But, you don’t have to have a branded affair to participate in a salon. I’ve joined in or personally led several ad hoc salons in friend’s and colleague’s homes where conversations varied from debating geopolitical trends and foreign policy to brainstorming new funding opportunities for local entrepreneurs. In every case a general theme is set and backgrounders provided as well as key questions for participants to prepare and consider prior to gathering. And even though we start with one direction in mind, invariably the exchange of ideas and debate often lead to new directions and insights we might never have conceived going solo.
One of my first salon experiences here in San Francisco involved a Parlay House gathering featuring an evening of conversation with Victoria Tsai, founder of the groundbreaking local skincare line, TATCHA, and Leslie Blodgett, creator and Executive Chairman of beauty powerhouse bareMinerals. To have two such accomplished women, at different points in their careers and lives, candidly sharing their personal journeys and challenges in such an intimate environment was, frankly, remarkable. Both are pioneers who embody the entrepreneurial spirit of the Bay Area. Our collective conversation that evening wasn’t centered on business, but rather on service and empowering the next generation. Tsai shared her work with Room to Read, an extraordinary local non-profit whose aim is to educate children around the globe. I could have never imagined that an evening initially focused on business and beauty would evolve into a deeper discussion on education initiatives here in San Francisco that are having a global impact. But that is the power and promise of a salon environment.

Recorded information.
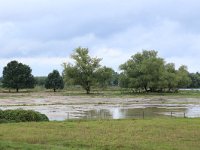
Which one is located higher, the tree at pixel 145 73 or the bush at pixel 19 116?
the tree at pixel 145 73

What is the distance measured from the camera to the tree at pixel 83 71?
419 ft

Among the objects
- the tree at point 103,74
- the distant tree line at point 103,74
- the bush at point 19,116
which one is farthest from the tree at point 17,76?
the bush at point 19,116

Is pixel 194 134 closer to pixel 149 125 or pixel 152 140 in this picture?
pixel 152 140

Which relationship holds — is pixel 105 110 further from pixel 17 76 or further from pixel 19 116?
pixel 17 76

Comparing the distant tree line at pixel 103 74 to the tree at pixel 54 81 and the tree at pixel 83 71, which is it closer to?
the tree at pixel 83 71

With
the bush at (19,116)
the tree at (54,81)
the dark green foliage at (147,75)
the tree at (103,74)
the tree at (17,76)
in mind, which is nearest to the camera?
the bush at (19,116)

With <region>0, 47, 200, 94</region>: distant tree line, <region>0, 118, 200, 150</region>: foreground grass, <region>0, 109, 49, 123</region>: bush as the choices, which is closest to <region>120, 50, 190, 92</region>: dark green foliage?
<region>0, 47, 200, 94</region>: distant tree line

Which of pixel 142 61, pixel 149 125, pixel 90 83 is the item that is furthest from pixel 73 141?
pixel 142 61

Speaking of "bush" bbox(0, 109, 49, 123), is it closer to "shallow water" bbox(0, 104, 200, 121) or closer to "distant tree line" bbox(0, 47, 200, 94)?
"shallow water" bbox(0, 104, 200, 121)

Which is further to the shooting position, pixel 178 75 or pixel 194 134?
pixel 178 75

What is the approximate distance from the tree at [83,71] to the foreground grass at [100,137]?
98.8 m

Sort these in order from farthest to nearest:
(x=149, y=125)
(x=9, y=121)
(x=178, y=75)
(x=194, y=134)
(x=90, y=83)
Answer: (x=178, y=75)
(x=90, y=83)
(x=9, y=121)
(x=149, y=125)
(x=194, y=134)

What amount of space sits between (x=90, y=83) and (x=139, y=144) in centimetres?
10773

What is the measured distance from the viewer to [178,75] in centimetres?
14112
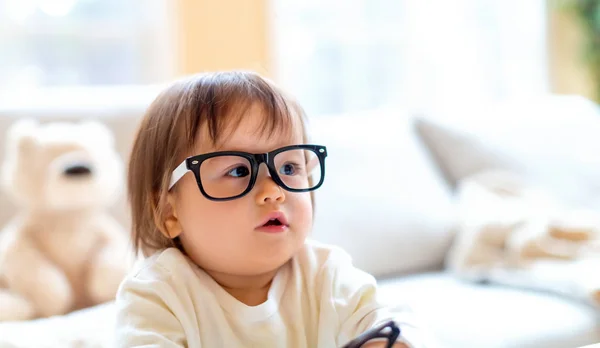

Task requirements. Continue the passage about salon gatherings, beginning after its final sentence. The records that accompany this text were drawn from a separate source.

Response.
When you attend a salon you get the feeling that you are part of something special, something worthwhile, important and substantial. You’re being there matters. No one just fades into the background; all are active participants in the conversation.
More and more of us throughout the Bay Area, of every age and profession, are choosing the salon to connect, grow and be entertained. In many ways, by attending or hosting a salon, we’re honoring the traditional (but not yet lost) art of conversation that has shaped discourse and history for generations.